§ **ACTION ITEM A**:
Check each statement against the passage on the Musaddas and answer yes or no, quoting the exact words from the passage that decide it: (i) The Musaddas has 296 stanzas of six lines each. (ii) Sir Syed wrote the poem himself. (iii) Stage shows were made based on the poem.
§ **ACTION ITEM B**:
Carry on the passage about the Musaddas, starting right after its last sentence.

START PASSAGE FOR REVIEW

The poem was written at the request of Sir Syed who felt that there is a need for a poem which laments the demise of Islam in India just as there was qasidah lamenting the demise of Muslims in Al Andalus (modern day Spain).

It was most probably the reading of Al Rundi’s famous Rithā’ al-Andalus, lament for the fall of seville (TIGNOL, E. 2016) that prompted Sir Syed to request Maulana Hali to write on the sad decline of Muslim community in India. Sir Syed told Hali that “there used to be mourners for Andalus but that our times are such that no one until now has mourned the condition of our community”. Sir Syed told Hali “God, my master, gave you a tongue but you do not speak; God gave you the marvelous ability to narrate but you do not use this miracle ; God fills our eyes with tears through rain bearing clouds but you do not let them flow one!” (Aligarh Institute Gazette, Aligarh, 26 Jan. 1878, p. 105.)

Musaddas has 296 stanzas containing 6 lines each. Hali traces the journey of Islam since its birth in Arabia. It tells how Muslims made tremendous progress in all walks of life and their contribution to the world. It then moves to the fall of Muslims in India from position of power to penury and powerlessness.

Sir Syed was mighty pleased with the Musaddas and opined that “with this Musaddas begins the modern age of Urdu poetry (Ross Masud, 1931) and famously said in a letter to Hali that “When, on the Day of Judgment, Allah will ask me, “What deeds have you brought”? I will say “I only made Hali write Musaddas and nothing else’ (Letter from Syed Ahmad Khan to Hali, Shimla, Park Hotel, 10 June 1879, In M. A. Mannan (2007). This shows that Sir Syed thought that Musaddas is good enough to get salvation for him on the day of judgement. There can not be a better appreciation of a book. According to Abid Hussain “thanks to Sir Syed, the community got a poet and the poet got a community” (Hussain, S. A., 1986).

The affect of Musaddas was electrifying to say the least. Even stage shows were made on it and the impact was such that people would burst into tears by the end of the drama. A series of poems imitating the style of the Musaddas as well as parodies based on it are testimony to both its popularity and impact.

END PASSAGE FOR REVIEW
START SOURCE MATERIAL

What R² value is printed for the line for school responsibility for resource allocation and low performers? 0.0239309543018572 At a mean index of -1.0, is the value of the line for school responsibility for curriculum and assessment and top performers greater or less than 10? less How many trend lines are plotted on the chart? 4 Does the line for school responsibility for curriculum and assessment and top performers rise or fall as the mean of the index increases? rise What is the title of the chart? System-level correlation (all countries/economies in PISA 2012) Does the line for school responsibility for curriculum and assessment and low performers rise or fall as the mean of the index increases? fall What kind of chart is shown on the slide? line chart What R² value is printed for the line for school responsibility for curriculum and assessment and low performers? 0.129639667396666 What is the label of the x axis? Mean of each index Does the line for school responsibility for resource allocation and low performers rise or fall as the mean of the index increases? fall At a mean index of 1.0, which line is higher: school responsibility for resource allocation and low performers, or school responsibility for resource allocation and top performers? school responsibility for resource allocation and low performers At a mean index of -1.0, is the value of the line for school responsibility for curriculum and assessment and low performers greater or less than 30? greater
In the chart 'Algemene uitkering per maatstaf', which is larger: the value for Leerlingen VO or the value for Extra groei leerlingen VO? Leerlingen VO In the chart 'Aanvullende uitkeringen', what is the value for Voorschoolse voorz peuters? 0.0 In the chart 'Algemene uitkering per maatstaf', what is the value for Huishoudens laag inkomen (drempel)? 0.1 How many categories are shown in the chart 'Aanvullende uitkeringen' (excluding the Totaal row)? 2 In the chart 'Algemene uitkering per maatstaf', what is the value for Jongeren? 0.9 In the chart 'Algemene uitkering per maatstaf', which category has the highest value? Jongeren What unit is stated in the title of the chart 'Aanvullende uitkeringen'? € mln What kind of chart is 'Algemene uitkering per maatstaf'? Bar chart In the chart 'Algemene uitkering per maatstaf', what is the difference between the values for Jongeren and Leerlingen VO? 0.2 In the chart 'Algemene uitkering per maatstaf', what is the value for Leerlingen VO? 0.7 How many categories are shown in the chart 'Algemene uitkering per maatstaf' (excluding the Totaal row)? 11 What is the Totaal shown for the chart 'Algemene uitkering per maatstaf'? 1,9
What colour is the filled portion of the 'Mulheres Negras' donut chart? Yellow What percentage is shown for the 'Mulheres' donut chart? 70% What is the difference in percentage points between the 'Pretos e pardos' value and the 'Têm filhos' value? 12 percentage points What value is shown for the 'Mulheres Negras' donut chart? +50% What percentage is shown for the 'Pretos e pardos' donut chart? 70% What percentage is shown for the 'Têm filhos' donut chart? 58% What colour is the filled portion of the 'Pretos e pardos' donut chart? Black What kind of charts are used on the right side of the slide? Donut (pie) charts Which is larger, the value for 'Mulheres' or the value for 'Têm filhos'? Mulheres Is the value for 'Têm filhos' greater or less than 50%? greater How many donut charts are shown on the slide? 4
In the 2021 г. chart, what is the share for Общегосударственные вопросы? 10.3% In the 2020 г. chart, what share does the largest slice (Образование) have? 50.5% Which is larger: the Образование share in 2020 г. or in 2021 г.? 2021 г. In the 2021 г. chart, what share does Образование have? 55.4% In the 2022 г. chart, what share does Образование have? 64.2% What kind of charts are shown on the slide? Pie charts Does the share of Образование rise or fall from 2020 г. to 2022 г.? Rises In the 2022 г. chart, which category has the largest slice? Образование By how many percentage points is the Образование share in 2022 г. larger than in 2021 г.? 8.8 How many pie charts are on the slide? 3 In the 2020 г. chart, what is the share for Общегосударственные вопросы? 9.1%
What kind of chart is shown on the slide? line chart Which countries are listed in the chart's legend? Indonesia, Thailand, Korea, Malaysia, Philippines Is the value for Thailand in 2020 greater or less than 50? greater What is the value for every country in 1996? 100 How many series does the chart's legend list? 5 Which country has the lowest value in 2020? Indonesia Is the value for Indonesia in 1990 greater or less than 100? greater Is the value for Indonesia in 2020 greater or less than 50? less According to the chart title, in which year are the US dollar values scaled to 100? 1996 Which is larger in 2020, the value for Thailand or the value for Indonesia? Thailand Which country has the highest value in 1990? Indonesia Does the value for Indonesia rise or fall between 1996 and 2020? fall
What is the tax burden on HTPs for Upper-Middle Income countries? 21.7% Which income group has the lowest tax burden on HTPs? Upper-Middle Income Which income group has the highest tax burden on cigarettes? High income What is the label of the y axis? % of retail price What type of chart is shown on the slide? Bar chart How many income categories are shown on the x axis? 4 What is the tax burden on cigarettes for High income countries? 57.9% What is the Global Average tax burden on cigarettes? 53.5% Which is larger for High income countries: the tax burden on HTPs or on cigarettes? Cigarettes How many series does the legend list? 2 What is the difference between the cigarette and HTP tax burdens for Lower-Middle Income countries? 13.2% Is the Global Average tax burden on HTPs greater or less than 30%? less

END SOURCE MATERIAL

§ **TASK RESPONSE A**:
(i) Yes: "Musaddas has 296 stanzas containing 6 lines each."
(ii) No: "The poem was written at the request of Sir Syed"
(iii) Yes: "Even stage shows were made on it"

§ **TASK RESPONSE B**:
Ram Babu Saksena (1927) in his survey of Urdu literature writes that “It was a revelation, a landmark in the literary history of Urdu language. A new star swam into the ken of Urdu poets. It gave a lead to the national and patriotic poems of India. The poem was printed and distributed and sung in assemblies, pulpits, mosques, and conferences“. In fact Hali is forerunner to Allama Iqbal and Shikwa and jawab e shikwa are without doubt culmination of Musaddas Hali.

It is worth mentioning that Hali gave the copyright of the Musaddas to the college so that the money collected could be used by the college fund. Sir Syed never let go of any opportunity to collect funds for the college. However this was different. It is to the credit of Sir Syed that he refused and told Hali that the Musaddas belonged to the community and the college would have no copyright over it. It is to the credit of Hali that despite paucity of money, he did did not keep copyrights and did not earn any royalty from its sale. Hali dedicated the Musaddas to the nation and to the community and gave open permission for it to be published and distributed by anybody (Hussain, S.A., 1986).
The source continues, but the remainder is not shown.